Georgia Developments Unfolding

By Jim Ellis

Rev. Raphael Warnock

Feb. 3, 2020 — Several things became clearer late last week about the Georgia Senate special election.

As expected, Rev. Raphael Warnock, pastor of the historic Ebenezer Baptist Church in Atlanta where Dr. Martin Luther King Jr. worshipped, co-pastored with his father, and where his funeral service was conducted, announced his US Senate candidacy.

Rev. Warnock becomes the second major declared Democratic candidate, joining Atlanta businessman Matt Lieberman, the son of 2000 Democratic Vice Presidential nominee and ex-Connecticut senator, Joe Lieberman. Additionally, former US Attorney and ex-state senator, Ed Tarver, also confirmed that he will enter the race within the next few weeks.

A few days ago, as we previously covered, north Georgia Rep. Doug Collins (R-Gainesville) officially became a candidate, ostensibly challenging appointed Sen. Kelly Loeffler (R).

Also, as we reported, a move is underway within the Georgia legislature to change the scheduled primary date in order to add the Senate special to the regular 2020 election calendar. Gov. Brian Kemp (R) scheduled the special as a jungle primary to occur concurrently with the general election on Nov. 3. All candidates will be on the same ballot with the top two advancing to a Jan. 5, 2021 run-off should no one receive majority support.

Late last week, proponents of the legislation, which most believe would help both Rep. Collins and the Democrats, were confronted with a roadblock that looks to derail their efforts. After the bill passed through the initial policy committee with only one opposition vote, the legislation was returned to the panel for technical reasons.

House Speaker David Ralston (R-Blue Ridge), who is from Collins’ district, said that even if the special election schedule bill were to pass it would not apply to this year’s calendar. The legislation would only apply to future electoral contests. Such a ruling means that Gov. Kemp’s jungle primary calendar will almost assuredly be the official schedule for the current Senate special election.

Statements coming from the National Republican Senatorial Committee spokespeople have been derisive toward Rep. Collins challenging Sen. Loeffler, saying his move will divide the party and give the Democrats a chance to win the seat. Some even claim the contest will hurt President Trump’s ability to carry Georgia in the national election.
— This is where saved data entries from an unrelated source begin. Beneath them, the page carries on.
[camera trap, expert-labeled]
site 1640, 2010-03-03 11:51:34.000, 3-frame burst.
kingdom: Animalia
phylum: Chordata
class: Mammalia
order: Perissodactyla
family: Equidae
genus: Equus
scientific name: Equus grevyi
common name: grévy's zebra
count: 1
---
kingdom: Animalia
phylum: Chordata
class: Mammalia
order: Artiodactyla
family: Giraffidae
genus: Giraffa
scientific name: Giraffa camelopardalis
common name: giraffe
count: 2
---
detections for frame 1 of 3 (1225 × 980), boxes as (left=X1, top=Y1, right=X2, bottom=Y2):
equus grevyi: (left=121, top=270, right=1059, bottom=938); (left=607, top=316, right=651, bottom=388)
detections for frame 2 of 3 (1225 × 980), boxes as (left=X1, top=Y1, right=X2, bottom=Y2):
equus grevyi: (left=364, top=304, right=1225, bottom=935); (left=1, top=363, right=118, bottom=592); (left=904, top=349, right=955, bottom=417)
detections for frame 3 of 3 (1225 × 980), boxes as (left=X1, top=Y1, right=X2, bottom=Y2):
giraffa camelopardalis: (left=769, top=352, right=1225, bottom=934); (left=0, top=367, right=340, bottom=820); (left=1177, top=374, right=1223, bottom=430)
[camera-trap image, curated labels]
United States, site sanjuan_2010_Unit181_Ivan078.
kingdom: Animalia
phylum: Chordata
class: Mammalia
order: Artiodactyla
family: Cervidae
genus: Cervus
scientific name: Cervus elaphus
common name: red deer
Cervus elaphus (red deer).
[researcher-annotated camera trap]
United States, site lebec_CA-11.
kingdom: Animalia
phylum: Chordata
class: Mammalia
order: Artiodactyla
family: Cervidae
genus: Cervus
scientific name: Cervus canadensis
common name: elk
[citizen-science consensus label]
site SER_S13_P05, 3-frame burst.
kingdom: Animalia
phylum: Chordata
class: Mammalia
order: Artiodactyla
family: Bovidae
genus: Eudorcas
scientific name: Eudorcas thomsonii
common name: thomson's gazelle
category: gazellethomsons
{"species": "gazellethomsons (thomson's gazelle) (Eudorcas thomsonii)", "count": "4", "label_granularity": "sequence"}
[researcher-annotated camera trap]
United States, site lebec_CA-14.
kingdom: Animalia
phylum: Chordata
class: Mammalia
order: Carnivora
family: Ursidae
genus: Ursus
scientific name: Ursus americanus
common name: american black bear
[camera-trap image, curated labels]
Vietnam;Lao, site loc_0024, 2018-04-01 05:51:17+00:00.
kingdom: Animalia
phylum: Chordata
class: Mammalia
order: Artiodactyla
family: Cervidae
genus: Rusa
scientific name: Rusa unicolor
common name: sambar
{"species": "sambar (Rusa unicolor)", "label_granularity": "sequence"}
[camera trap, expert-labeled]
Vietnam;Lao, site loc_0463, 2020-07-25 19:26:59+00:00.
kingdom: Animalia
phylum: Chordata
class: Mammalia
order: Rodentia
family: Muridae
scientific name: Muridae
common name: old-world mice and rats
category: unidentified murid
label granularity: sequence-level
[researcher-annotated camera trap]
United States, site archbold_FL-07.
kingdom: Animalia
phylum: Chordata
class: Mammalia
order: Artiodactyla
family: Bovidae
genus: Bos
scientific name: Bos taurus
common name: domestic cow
We tackled this latter argument earlier in the week and came to the opposite conclusion. Because both candidates will be running as close allies of the president, right-of-center turnout should actually increase because of the competitive Senate race.

Some Democrats, looking at the jungle primary set-up, fear that the format could yield both Loeffler and Collins advancing to the run-off. With three Democratic candidates vying for support from a smaller vote base than Republicans, it is surmised that the aggregate totals could break in such a way that the strongest Dem only finishes third. Hence, Democratic support in the legislature is strong for the schedule change bill.

Rep. Collins counters some of the institutional Republican arguments against his candidacy with a McLaughlin Associates poll that gives the congressman a 32-11 percent lead over Sen. Loeffler following Lieberman, who would capture first place with 42 percent. This poll, however, was conducted from Dec. 16-18, soon after Loeffler was appointed and did not include the names of any other Democratic potential candidates. It was also before Sen. Loeffler engaged in a $2.6 million media buy where she proclaims strong loyalty to President Trump, a move to weaken Collins’ base.

It now appears that we will see 10 months of campaigning for this special election with an unclear outcome. With the increased number of credible candidates emerging, advancing to an early 2021 run-off appears likely. Who will occupy the two run-off slots, however, is difficult to ascertain at the present time.